= What is being asked =
Every entry below should be transcribed exactly; pictures stay out of the copy.

Entries taken from a collection:
══════

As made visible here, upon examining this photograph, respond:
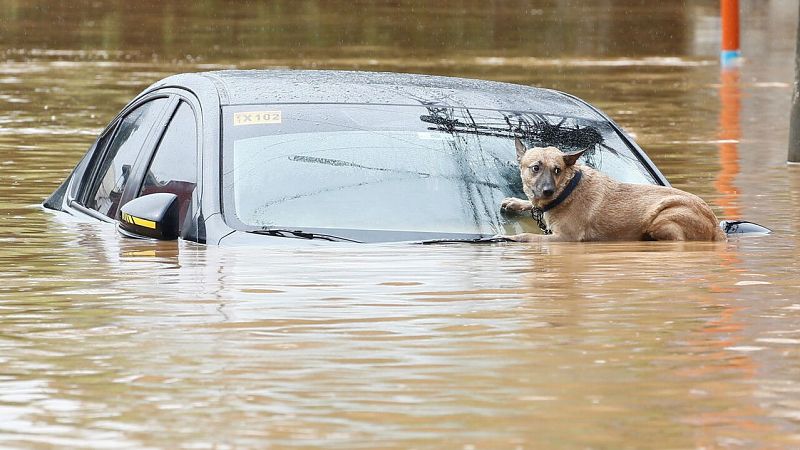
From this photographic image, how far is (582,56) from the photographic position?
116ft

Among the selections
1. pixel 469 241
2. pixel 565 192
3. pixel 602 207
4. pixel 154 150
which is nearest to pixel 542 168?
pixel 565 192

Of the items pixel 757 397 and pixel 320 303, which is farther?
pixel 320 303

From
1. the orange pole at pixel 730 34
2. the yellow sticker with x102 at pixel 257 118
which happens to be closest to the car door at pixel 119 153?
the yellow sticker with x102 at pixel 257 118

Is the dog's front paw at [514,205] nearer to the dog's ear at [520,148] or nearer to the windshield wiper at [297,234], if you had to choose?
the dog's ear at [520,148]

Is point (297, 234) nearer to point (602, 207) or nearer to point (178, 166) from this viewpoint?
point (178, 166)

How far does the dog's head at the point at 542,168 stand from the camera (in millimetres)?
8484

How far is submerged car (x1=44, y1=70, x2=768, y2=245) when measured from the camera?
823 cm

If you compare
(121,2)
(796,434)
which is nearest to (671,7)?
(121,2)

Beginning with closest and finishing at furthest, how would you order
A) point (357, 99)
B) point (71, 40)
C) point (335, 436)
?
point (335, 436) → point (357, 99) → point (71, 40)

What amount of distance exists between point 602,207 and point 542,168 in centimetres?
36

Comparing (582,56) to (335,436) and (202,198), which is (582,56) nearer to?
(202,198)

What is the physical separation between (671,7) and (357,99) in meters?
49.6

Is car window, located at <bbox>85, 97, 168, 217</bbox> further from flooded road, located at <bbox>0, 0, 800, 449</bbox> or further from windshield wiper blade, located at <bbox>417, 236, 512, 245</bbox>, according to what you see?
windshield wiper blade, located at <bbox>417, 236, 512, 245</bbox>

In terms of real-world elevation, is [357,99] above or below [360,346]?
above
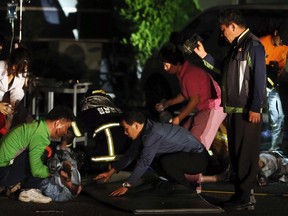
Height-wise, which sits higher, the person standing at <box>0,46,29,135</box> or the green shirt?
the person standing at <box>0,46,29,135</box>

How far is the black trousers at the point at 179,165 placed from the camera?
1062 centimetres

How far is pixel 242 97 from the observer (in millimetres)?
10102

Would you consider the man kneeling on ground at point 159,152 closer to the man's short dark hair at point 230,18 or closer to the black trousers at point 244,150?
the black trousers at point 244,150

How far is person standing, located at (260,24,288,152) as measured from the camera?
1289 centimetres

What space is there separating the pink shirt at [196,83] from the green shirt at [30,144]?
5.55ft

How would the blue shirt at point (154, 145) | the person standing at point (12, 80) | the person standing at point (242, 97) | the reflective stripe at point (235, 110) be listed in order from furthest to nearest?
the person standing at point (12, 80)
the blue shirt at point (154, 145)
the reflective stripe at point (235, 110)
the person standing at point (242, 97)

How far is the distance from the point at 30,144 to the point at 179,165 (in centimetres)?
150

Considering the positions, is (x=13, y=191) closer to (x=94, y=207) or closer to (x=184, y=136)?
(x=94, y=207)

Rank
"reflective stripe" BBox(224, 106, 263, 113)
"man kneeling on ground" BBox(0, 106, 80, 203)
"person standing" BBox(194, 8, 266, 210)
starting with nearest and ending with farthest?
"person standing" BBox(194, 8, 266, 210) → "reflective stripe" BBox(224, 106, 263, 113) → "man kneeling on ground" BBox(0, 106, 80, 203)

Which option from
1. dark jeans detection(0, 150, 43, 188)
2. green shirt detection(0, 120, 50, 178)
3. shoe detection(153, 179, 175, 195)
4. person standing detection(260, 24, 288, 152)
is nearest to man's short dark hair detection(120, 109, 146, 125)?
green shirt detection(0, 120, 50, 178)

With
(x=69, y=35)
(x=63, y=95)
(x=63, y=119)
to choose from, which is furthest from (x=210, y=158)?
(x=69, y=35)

══════

= Solution below =
As made visible here, upon examining this photograph, respond:
From this photographic image, how far is (582,56) from the photographic position?
116ft

Among the selections
1. pixel 469 241
2. pixel 565 192
3. pixel 602 207
4. pixel 154 150
which is nearest to pixel 542 168?
pixel 565 192

Of the items pixel 757 397 and pixel 320 303, which is farther?
pixel 320 303

From
1. the orange pole at pixel 730 34
2. the yellow sticker with x102 at pixel 257 118
which happens to be closest to the car door at pixel 119 153?
the yellow sticker with x102 at pixel 257 118

Is the dog's front paw at [514,205] nearer to the dog's ear at [520,148] or nearer to the windshield wiper at [297,234], if you had to choose?
the dog's ear at [520,148]

Is point (297, 234) nearer to point (602, 207) or nearer to point (178, 166) from this viewpoint?
point (178, 166)

How far does the dog's head at the point at 542,168 stand from the camera (in millimetres)?
8484

How far is submerged car (x1=44, y1=70, x2=768, y2=245) when measured from the camera?
823 cm

If you compare
(121,2)
(796,434)
which is nearest to (671,7)?
(121,2)

Beginning with closest and finishing at furthest, how would you order
A) point (357, 99)
B) point (71, 40)
C) point (335, 436)
?
point (335, 436) → point (357, 99) → point (71, 40)

What amount of distance exists between point 602,207 and point 542,168 in centimetres?
36

Comparing (582,56) to (335,436) and (202,198), which is (582,56) nearer to?
(202,198)

What is the physical separation between (671,7) and (357,99) in meters?
49.6

Is car window, located at <bbox>85, 97, 168, 217</bbox> further from flooded road, located at <bbox>0, 0, 800, 449</bbox> or further from windshield wiper blade, located at <bbox>417, 236, 512, 245</bbox>, according to what you see?
windshield wiper blade, located at <bbox>417, 236, 512, 245</bbox>

In terms of real-world elevation, is [357,99] above or below [360,346]?
above
Height-wise, which sits higher, the person standing at <box>0,46,29,135</box> or the green shirt?
the person standing at <box>0,46,29,135</box>

How far is the black trousers at the point at 179,165 placed from the camera?
1062 centimetres

How far is pixel 242 97 from the observer (in millimetres)?
10102

Would you consider the man kneeling on ground at point 159,152 closer to the man's short dark hair at point 230,18 or closer to the black trousers at point 244,150?
the black trousers at point 244,150

How far is person standing, located at (260,24,288,152) as measured from the camera?
1289 centimetres

What space is there separating the pink shirt at [196,83] from the green shirt at [30,144]?
5.55ft

How would the blue shirt at point (154, 145) | the person standing at point (12, 80) | the person standing at point (242, 97) | the reflective stripe at point (235, 110) be listed in order from furthest to nearest?
the person standing at point (12, 80)
the blue shirt at point (154, 145)
the reflective stripe at point (235, 110)
the person standing at point (242, 97)

How far is the distance from the point at 30,144 to the point at 179,165 (in centimetres)?
150

Considering the positions, is (x=13, y=191) closer to (x=94, y=207) or closer to (x=184, y=136)?
(x=94, y=207)

Rank
"reflective stripe" BBox(224, 106, 263, 113)
"man kneeling on ground" BBox(0, 106, 80, 203)
"person standing" BBox(194, 8, 266, 210)
starting with nearest and ending with farthest?
"person standing" BBox(194, 8, 266, 210) → "reflective stripe" BBox(224, 106, 263, 113) → "man kneeling on ground" BBox(0, 106, 80, 203)

Which option from
1. dark jeans detection(0, 150, 43, 188)
2. green shirt detection(0, 120, 50, 178)
3. shoe detection(153, 179, 175, 195)
4. person standing detection(260, 24, 288, 152)
is nearest to man's short dark hair detection(120, 109, 146, 125)?
green shirt detection(0, 120, 50, 178)

With
(x=69, y=35)
(x=63, y=95)
(x=63, y=119)
to choose from, which is furthest from (x=210, y=158)?
(x=69, y=35)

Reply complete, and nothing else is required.